* DIRECTIONS
Find the line containing "From all of", then print it and each following line through the end of the records, exactly and with nothing added; leave out any pictures.

——————————

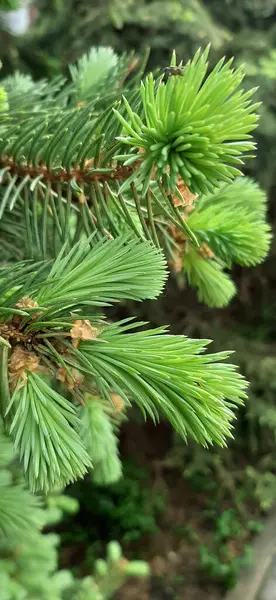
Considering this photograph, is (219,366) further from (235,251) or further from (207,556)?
(207,556)

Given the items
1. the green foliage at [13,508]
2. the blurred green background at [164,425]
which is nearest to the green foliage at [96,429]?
the green foliage at [13,508]

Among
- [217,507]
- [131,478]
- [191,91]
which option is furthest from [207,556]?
[191,91]

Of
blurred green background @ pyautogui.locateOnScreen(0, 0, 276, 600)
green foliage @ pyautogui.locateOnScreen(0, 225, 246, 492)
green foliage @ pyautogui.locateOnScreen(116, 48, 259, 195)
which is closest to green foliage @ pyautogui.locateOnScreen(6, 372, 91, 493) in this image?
green foliage @ pyautogui.locateOnScreen(0, 225, 246, 492)

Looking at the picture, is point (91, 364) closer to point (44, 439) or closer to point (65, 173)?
point (44, 439)

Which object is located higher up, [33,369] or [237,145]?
[237,145]

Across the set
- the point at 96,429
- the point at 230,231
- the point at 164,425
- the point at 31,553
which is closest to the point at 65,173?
the point at 230,231

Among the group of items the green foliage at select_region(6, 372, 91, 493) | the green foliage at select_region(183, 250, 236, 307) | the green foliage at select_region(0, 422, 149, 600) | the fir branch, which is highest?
the green foliage at select_region(183, 250, 236, 307)

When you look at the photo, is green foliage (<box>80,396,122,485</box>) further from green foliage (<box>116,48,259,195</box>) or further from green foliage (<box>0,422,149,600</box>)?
green foliage (<box>116,48,259,195</box>)
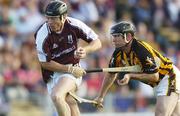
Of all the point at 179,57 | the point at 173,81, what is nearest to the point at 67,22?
the point at 173,81

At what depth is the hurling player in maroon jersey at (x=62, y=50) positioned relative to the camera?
44.9 feet

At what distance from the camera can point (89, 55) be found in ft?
69.2

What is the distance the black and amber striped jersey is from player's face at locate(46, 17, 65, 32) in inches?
40.6

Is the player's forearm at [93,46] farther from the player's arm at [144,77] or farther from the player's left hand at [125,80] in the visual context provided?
the player's left hand at [125,80]

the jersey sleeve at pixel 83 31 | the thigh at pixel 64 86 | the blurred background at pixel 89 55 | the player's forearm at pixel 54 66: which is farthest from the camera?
the blurred background at pixel 89 55

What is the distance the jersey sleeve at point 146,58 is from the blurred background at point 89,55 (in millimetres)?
5839

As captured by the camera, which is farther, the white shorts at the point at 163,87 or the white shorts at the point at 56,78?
the white shorts at the point at 56,78

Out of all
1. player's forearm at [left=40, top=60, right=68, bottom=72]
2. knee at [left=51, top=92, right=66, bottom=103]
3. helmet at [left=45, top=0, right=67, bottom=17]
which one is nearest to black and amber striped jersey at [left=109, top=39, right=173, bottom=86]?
player's forearm at [left=40, top=60, right=68, bottom=72]

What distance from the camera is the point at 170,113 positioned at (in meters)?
13.9

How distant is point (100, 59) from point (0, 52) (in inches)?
102

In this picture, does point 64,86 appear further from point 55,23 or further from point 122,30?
point 122,30

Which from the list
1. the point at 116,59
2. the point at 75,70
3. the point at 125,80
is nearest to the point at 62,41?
the point at 75,70

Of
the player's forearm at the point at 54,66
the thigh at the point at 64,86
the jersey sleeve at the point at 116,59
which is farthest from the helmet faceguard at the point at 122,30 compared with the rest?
the thigh at the point at 64,86

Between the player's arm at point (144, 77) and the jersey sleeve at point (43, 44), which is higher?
the jersey sleeve at point (43, 44)
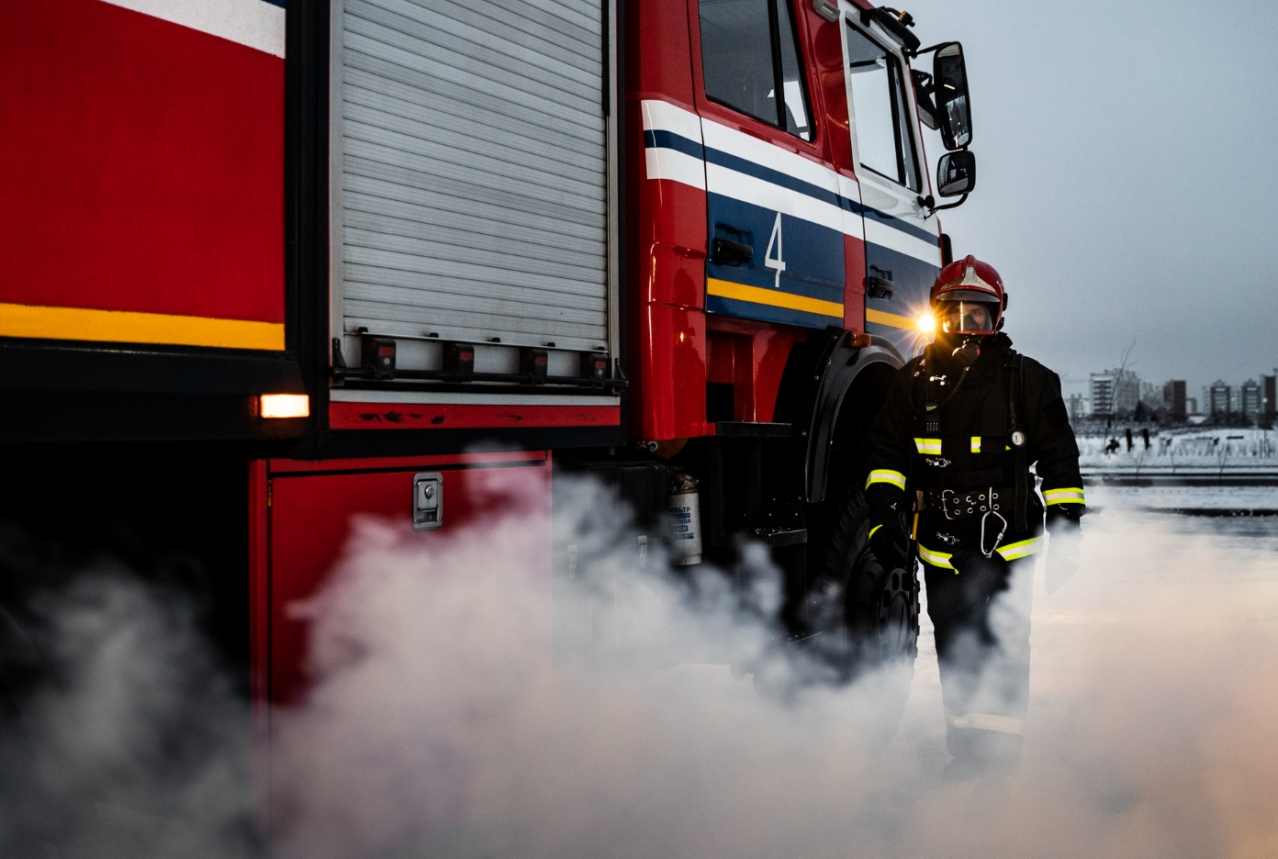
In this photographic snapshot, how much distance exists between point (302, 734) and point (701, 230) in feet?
6.51

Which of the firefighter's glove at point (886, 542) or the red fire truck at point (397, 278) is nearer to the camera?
the red fire truck at point (397, 278)

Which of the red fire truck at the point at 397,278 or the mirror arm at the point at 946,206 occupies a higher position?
the mirror arm at the point at 946,206

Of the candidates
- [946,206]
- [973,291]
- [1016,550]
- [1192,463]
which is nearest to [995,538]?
[1016,550]

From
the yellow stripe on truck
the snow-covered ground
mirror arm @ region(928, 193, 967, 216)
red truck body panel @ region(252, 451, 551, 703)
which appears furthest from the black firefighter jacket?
the snow-covered ground

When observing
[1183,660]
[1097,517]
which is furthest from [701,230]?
[1097,517]

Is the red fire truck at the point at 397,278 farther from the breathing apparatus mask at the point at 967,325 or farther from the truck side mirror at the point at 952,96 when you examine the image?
the truck side mirror at the point at 952,96

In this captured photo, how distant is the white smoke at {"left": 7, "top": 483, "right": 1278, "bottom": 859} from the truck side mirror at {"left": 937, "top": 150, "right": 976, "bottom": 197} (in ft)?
6.67

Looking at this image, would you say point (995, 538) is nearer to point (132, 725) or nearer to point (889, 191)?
point (889, 191)

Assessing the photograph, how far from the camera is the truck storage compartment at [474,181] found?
2516mm

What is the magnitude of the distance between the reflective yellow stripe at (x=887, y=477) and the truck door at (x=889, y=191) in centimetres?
82

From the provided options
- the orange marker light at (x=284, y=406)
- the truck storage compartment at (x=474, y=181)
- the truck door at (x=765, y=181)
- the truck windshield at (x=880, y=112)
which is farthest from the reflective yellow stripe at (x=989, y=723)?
the orange marker light at (x=284, y=406)

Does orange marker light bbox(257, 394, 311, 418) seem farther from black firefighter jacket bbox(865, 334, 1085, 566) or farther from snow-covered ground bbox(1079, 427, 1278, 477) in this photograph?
snow-covered ground bbox(1079, 427, 1278, 477)

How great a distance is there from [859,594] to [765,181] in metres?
1.73

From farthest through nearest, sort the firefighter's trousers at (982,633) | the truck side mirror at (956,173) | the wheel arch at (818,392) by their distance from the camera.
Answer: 1. the truck side mirror at (956,173)
2. the wheel arch at (818,392)
3. the firefighter's trousers at (982,633)
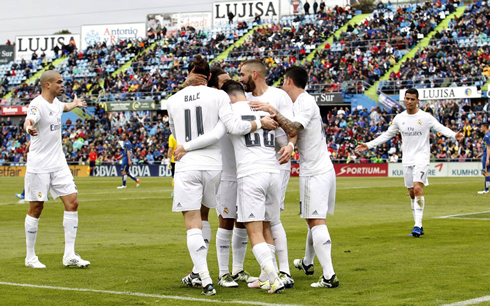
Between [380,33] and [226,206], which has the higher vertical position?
[380,33]

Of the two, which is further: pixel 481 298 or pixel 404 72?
pixel 404 72

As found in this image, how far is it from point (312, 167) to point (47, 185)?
3954mm

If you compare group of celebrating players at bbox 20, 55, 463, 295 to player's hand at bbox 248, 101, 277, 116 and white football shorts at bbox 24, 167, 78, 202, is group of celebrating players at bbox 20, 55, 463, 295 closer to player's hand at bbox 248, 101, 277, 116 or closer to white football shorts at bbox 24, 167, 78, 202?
player's hand at bbox 248, 101, 277, 116

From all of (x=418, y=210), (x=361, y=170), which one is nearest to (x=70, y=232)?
(x=418, y=210)

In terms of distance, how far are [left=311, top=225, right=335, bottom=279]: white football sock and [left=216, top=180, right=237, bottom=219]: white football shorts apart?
101cm

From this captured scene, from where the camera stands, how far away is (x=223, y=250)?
29.8 ft

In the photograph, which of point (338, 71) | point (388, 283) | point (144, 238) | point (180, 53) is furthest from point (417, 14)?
point (388, 283)

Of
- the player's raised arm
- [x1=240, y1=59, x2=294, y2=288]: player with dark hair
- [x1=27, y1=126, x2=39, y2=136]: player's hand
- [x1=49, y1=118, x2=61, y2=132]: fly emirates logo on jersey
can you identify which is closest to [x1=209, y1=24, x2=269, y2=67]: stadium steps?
the player's raised arm

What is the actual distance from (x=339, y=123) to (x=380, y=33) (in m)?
10.8

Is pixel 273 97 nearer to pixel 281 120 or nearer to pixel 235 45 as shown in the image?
pixel 281 120

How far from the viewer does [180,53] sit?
224 feet

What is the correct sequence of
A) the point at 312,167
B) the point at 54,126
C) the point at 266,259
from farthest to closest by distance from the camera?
Result: the point at 54,126 < the point at 312,167 < the point at 266,259

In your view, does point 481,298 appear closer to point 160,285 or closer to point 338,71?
point 160,285

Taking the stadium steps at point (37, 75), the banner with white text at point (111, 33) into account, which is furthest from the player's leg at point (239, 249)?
the banner with white text at point (111, 33)
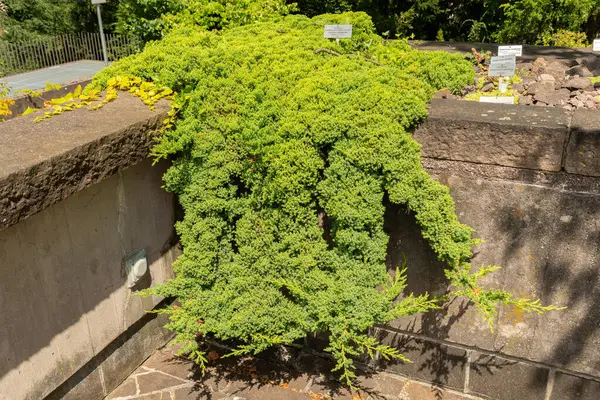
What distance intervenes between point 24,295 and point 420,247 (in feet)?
7.56

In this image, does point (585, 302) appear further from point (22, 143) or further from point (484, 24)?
point (484, 24)

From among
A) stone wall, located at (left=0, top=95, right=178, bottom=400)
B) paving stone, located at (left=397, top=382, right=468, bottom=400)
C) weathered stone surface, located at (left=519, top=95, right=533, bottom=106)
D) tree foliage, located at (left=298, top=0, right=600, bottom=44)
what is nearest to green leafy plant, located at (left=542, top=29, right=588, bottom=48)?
tree foliage, located at (left=298, top=0, right=600, bottom=44)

——————————

* RESPONSE TO THIS TASK
From all of (x=418, y=210), (x=361, y=170), which one is nearest to (x=70, y=232)?
(x=418, y=210)

In terms of distance, how far are [left=311, top=225, right=335, bottom=279]: white football sock and [left=216, top=180, right=237, bottom=219]: white football shorts apart?
101cm

From this captured scene, from where the camera stands, how far away is (x=223, y=250)?
29.8 ft

In the photograph, which of point (338, 71) | point (388, 283) | point (144, 238) | point (180, 53) is furthest from point (417, 14)?
point (388, 283)

Of
- the player's raised arm
- [x1=240, y1=59, x2=294, y2=288]: player with dark hair
- [x1=27, y1=126, x2=39, y2=136]: player's hand
- [x1=49, y1=118, x2=61, y2=132]: fly emirates logo on jersey
can you identify which is closest to [x1=209, y1=24, x2=269, y2=67]: stadium steps?
the player's raised arm

What is the actual distance from (x=339, y=123) to (x=380, y=33) (in m)?
10.8

Is pixel 273 97 nearer to pixel 281 120 or nearer to pixel 235 45 as shown in the image?
pixel 281 120

How far from the viewer does [180,53] sit?
224 feet

What is the correct sequence of
A) the point at 312,167
B) the point at 54,126
C) the point at 266,259
from farthest to closest by distance from the camera?
Result: the point at 54,126 < the point at 312,167 < the point at 266,259

In your view, does point 481,298 appear closer to point 160,285 or closer to point 338,71?
point 160,285

Taking the stadium steps at point (37, 75), the banner with white text at point (111, 33) into account, which is furthest from the player's leg at point (239, 249)?
the banner with white text at point (111, 33)
What distance intervenes between point 24,295 and point 420,247 (in feet)?
7.56

In this image, does point (585, 302) appear further from point (22, 143) or further from point (484, 24)?
point (484, 24)

From among
A) stone wall, located at (left=0, top=95, right=178, bottom=400)
B) paving stone, located at (left=397, top=382, right=468, bottom=400)
C) weathered stone surface, located at (left=519, top=95, right=533, bottom=106)
D) tree foliage, located at (left=298, top=0, right=600, bottom=44)
what is nearest to green leafy plant, located at (left=542, top=29, right=588, bottom=48)?
tree foliage, located at (left=298, top=0, right=600, bottom=44)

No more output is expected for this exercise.